Not many people are willing to break out a paperback copy of Adolf Hitler’s Mein Kampf on the subway, but a fair number are buying ebook editions to read on anonymizing tablet devices like Kindles or iPads. Downloads of the vile Nazi manifesto have been topping iTunes and Amazon sales charts for a year, despite the wide availability of free English translations online.
“Mein Kampf hasn’t made The New York Times nonfiction chart since its U.S. release in 1939,” author Chris Faraone noted in a post on Vocativ, and print sales slackened over the following decades. They still haven’t bounced back, but cheap digital versions are doing just fine, possibly buoyed the same dread that made 1984 a bestseller in the wake of last year’s NSA revelations:
On Amazon, there are more than 100 versions of Mein Kampf for sale in every conceivable print and audio format, from antique hardbacks to brand-new paperbacks. Of those 100 iterations, just six are e-books—yet all six of them rank among the 10 best-selling versions overall.
Part of the book’s prominence on these websites—especially when compared with the display table at your favorite indie bookshop—surely has to do with its unclassifiable nature: it turns up in lists of popular historical or WWII texts as well as autobiography sections, and even in Amazon’s “Propaganda & Political Psychology” and “Legal Thrillers” search fields.
Nevertheless, its recent surge in popularity appears to be tied to the proliferation of ebook editions, which in turn looks to be generated by significant demand for a way of reading a gargantuan racist screed by Hitler without advertising one’s interest or lugging around a three-pound book. But that remains a chicken-or-the-egg equation.
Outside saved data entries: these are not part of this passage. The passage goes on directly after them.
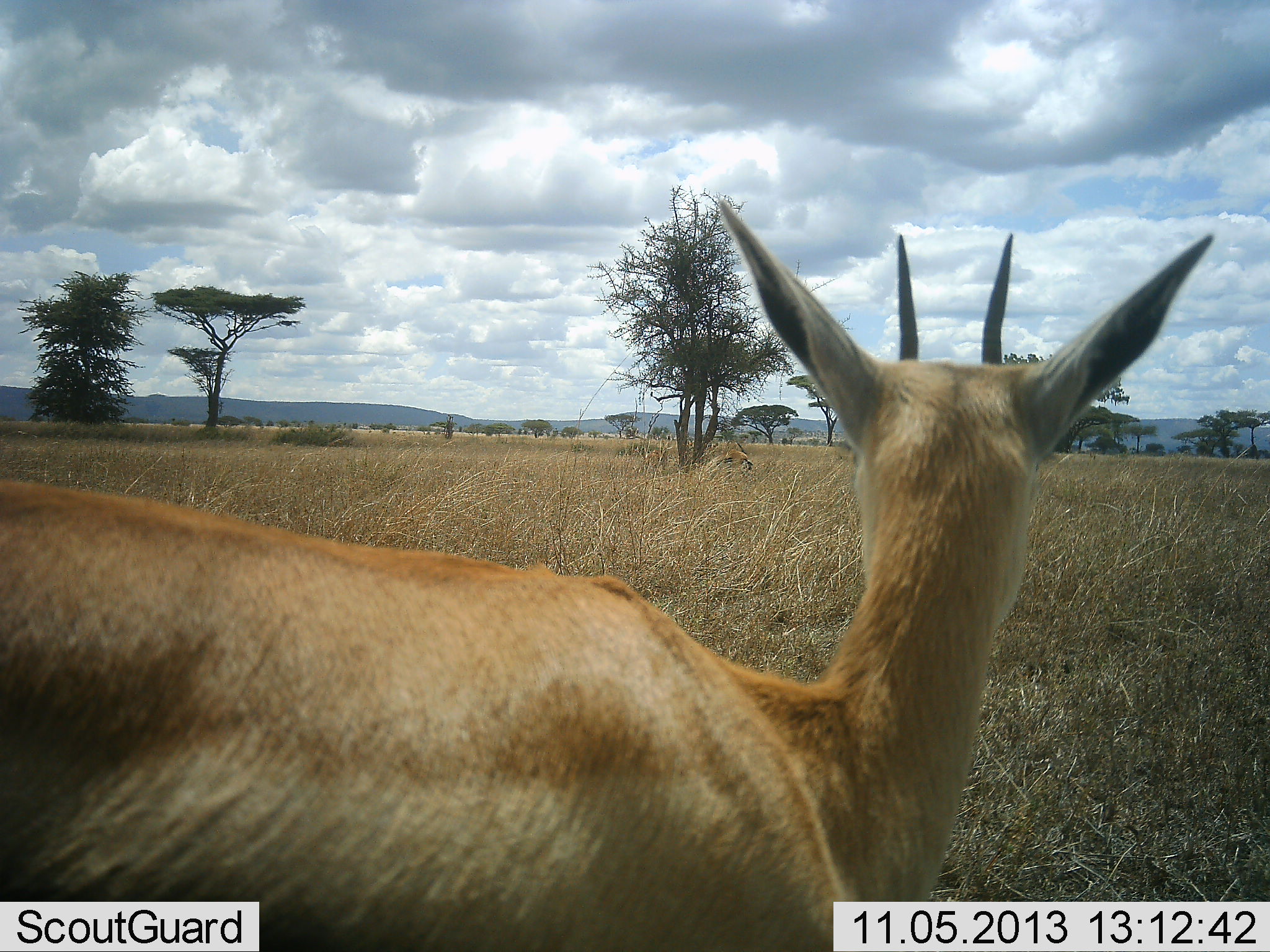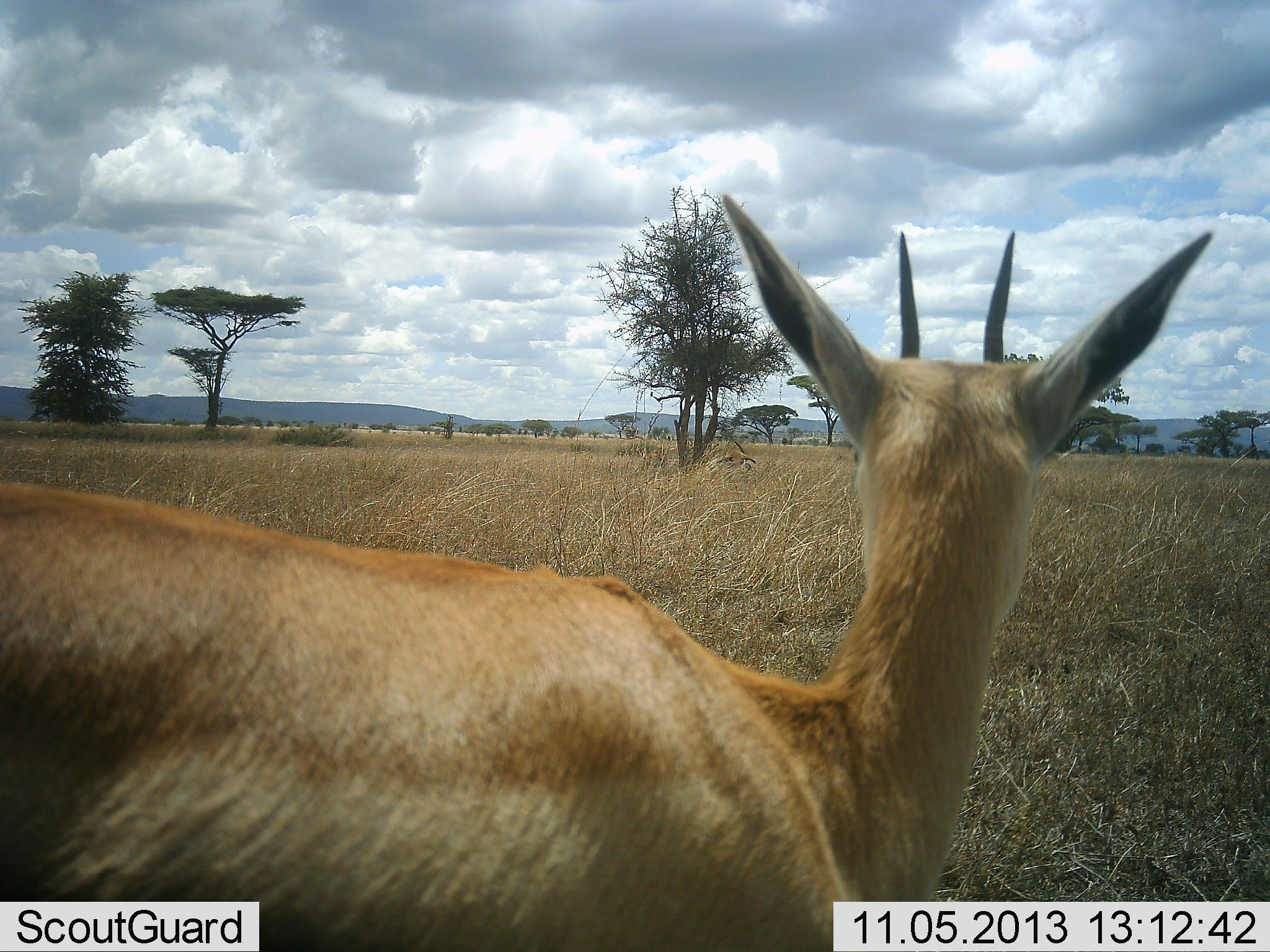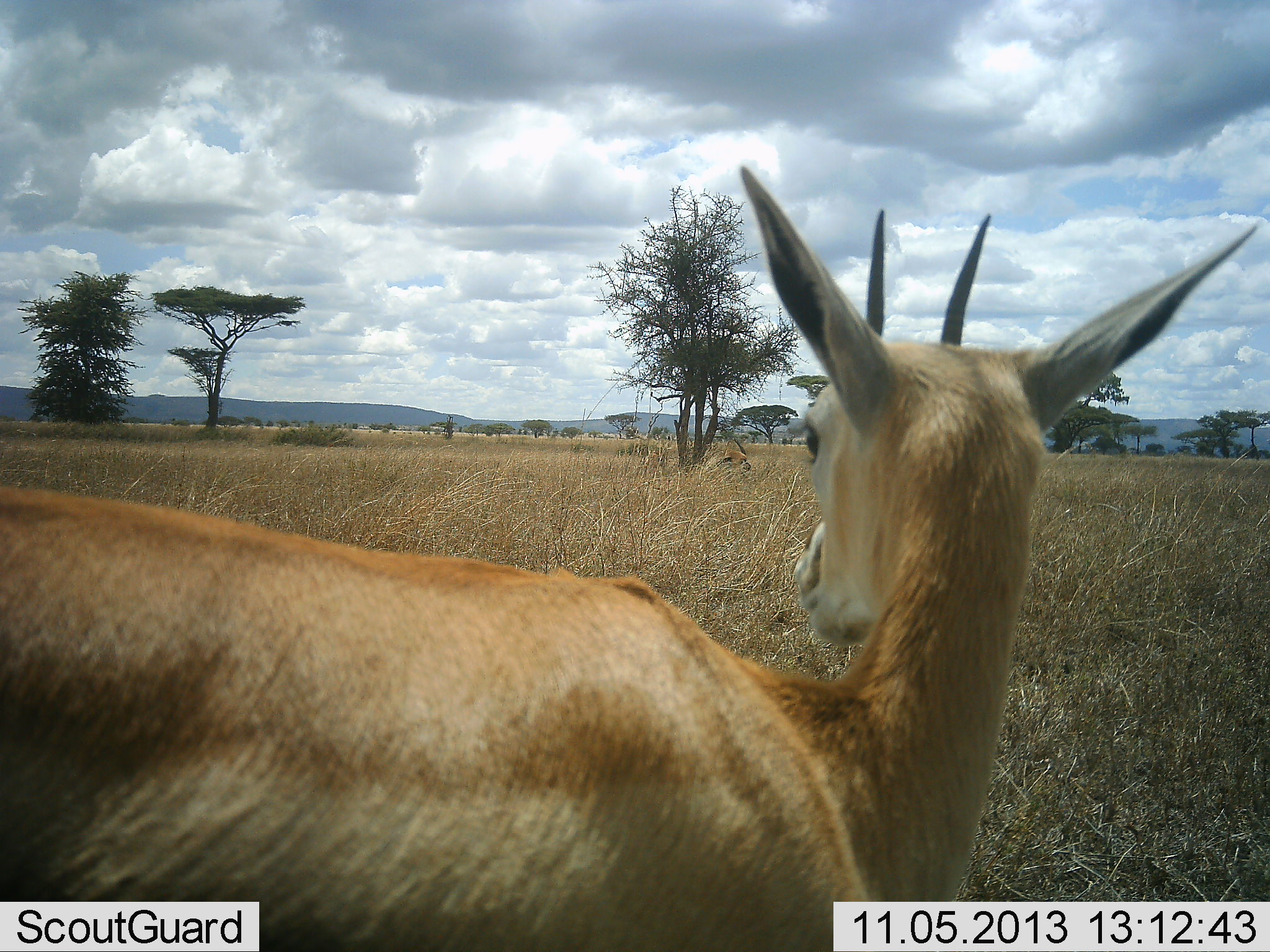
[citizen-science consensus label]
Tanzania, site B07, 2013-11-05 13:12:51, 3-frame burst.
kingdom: Animalia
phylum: Chordata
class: Mammalia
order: Artiodactyla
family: Bovidae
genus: Nanger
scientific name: Nanger granti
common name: grant's gazelle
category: gazellegrants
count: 1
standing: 100%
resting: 0%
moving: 0%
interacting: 0%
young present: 0%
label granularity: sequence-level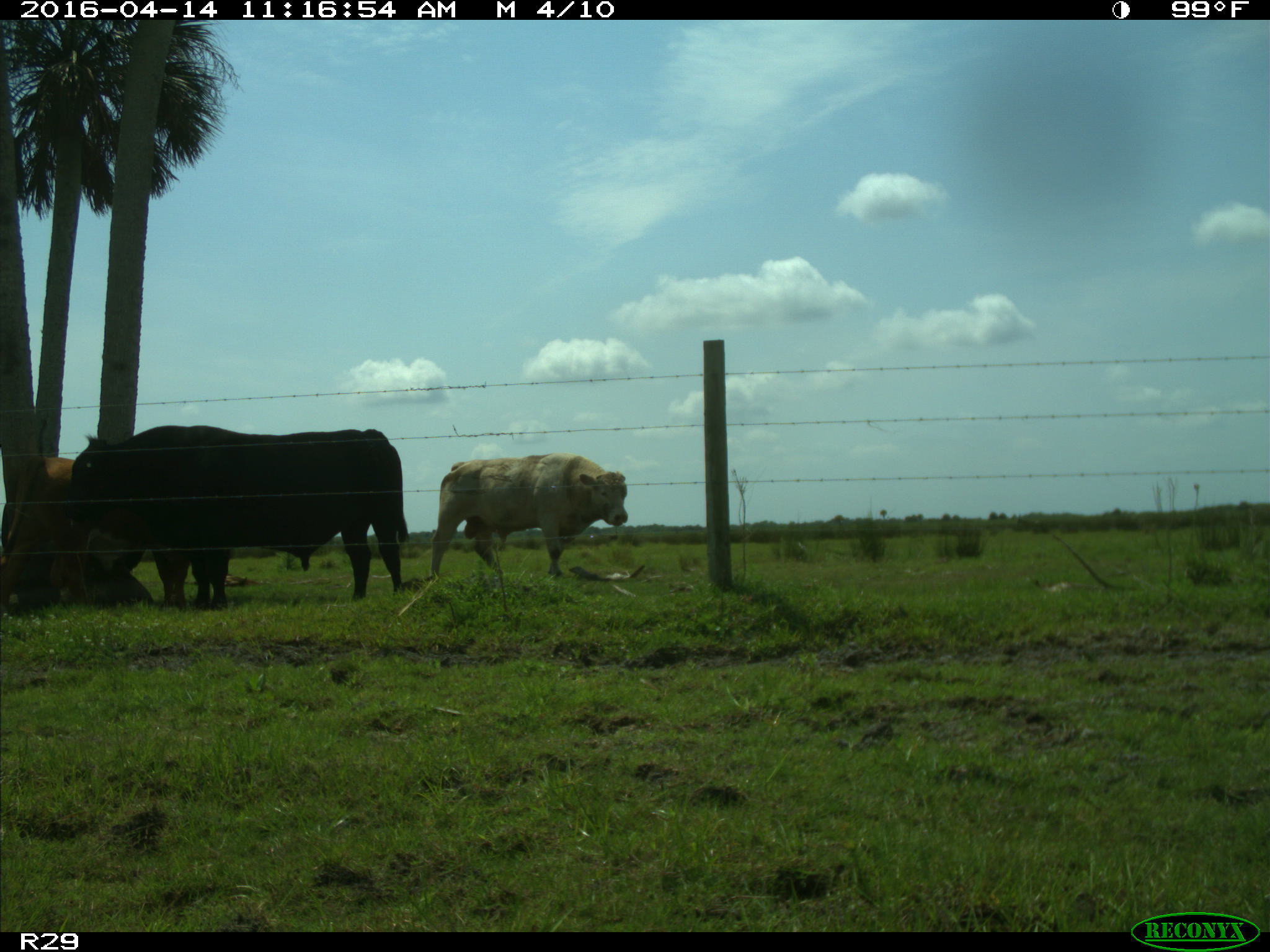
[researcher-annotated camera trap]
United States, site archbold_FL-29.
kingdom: Animalia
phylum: Chordata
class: Mammalia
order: Artiodactyla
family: Bovidae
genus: Bos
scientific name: Bos taurus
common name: domestic cow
Bos taurus (domestic cow).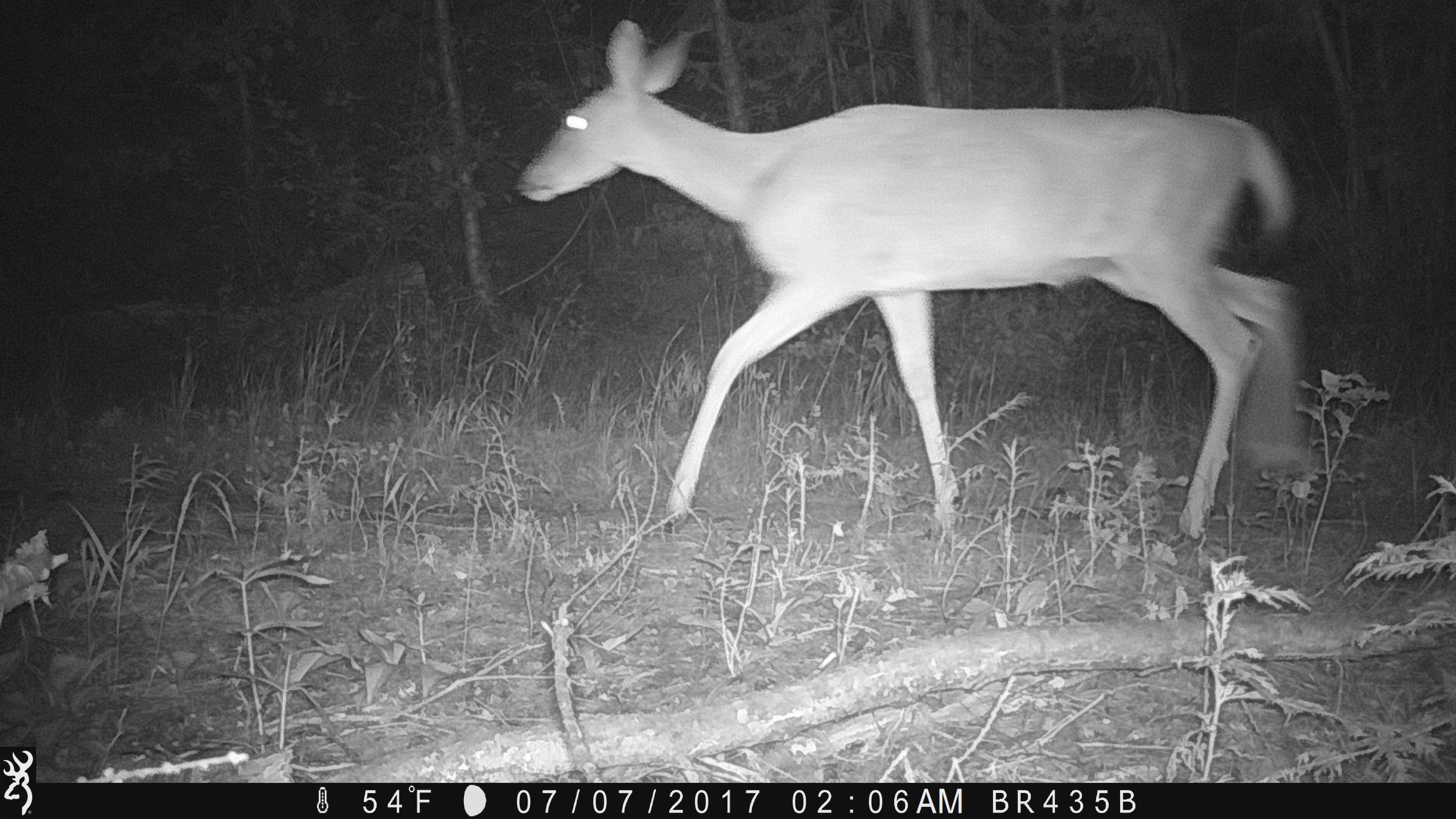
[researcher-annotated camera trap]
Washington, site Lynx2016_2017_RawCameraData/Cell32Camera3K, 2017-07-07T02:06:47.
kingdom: Animalia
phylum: Chordata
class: Mammalia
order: Artiodactyla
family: Cervidae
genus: Odocoileus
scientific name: Odocoileus hemionus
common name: mule deer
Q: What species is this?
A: Odocoileus hemionus (mule deer).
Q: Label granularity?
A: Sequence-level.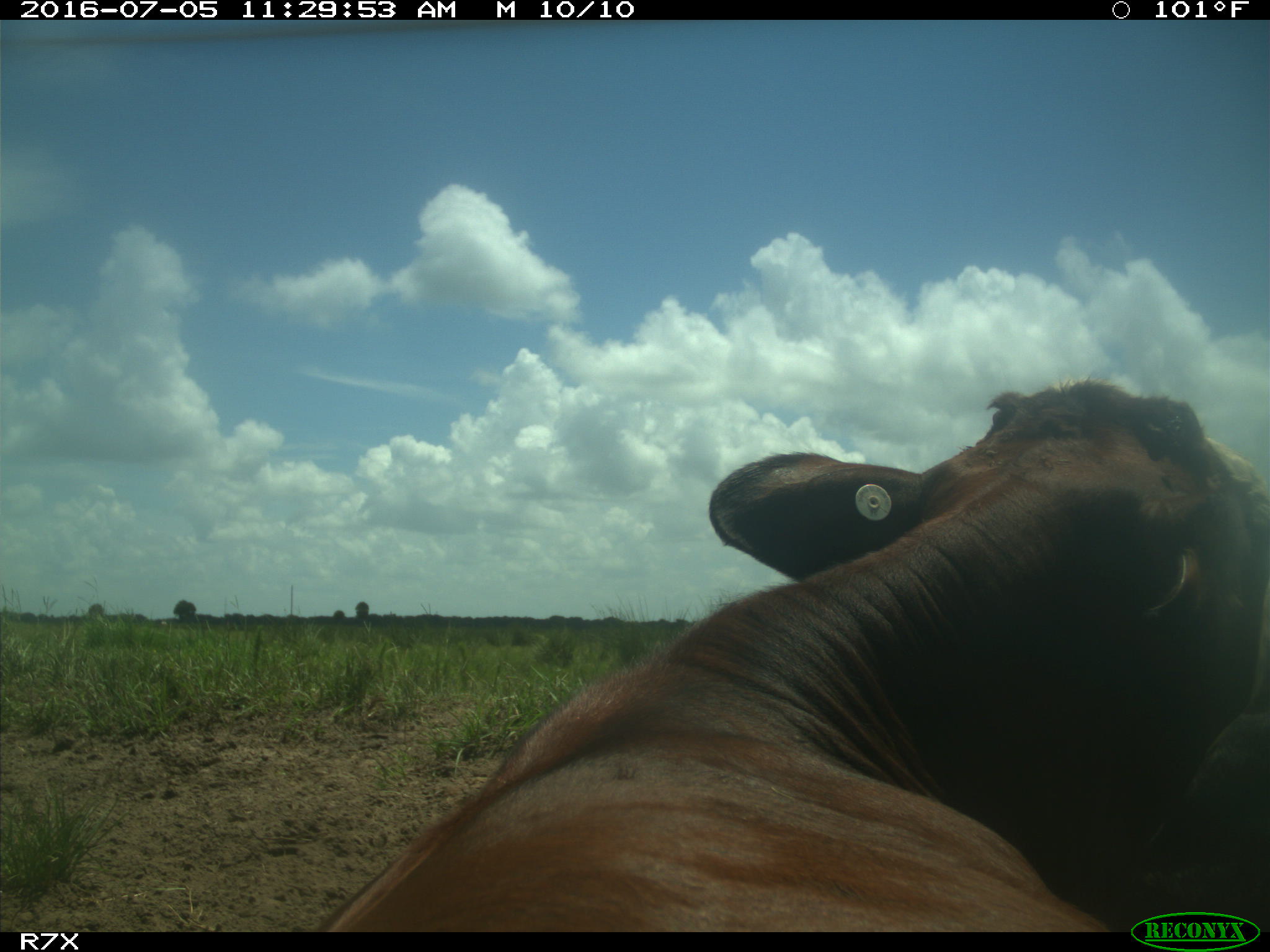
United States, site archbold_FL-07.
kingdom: Animalia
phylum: Chordata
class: Mammalia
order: Artiodactyla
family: Bovidae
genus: Bos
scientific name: Bos taurus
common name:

Could it be, as Faraone suggests, a phenomenon related to the mindset that made 50 Shades of Grey the first ebook with a million Kindle sales? It’s widely believed that the kinky erotic novel is something people don’t want to be caught reading (or spend much on)—thus the “clandestine” option prevails. That could explain why ebooks of Mein Kampf outsell print editions, but it does little to illuminate rising public curiosity about Hitler’s dense, repugnant, paranoiac theories.
There’s just as good a chance, in fact, that these numbers reflect something about ebook readers themselves: perhaps they’re more willing to explore the taboo fringes of prose. In any case, the notion that there’s anything “private” about beaming Hitler’s words directly into your tablet is misguided, as Richard Lea notes in the Guardian: user agreements ensure that companies have a clear picture of your purchasing and reading behavior.
Hand-wringing as to who may profit from such success is a given (Random House, which holds a U.K. copyright, has donated more than $1 million to the Holocaust Survivors’ Memoirs Project), but the ebook revolution has been a boon to hate speech overall. Even in Germany, where production of Mein Kampf is illegal, it’s just a click away for anyone with Internet access.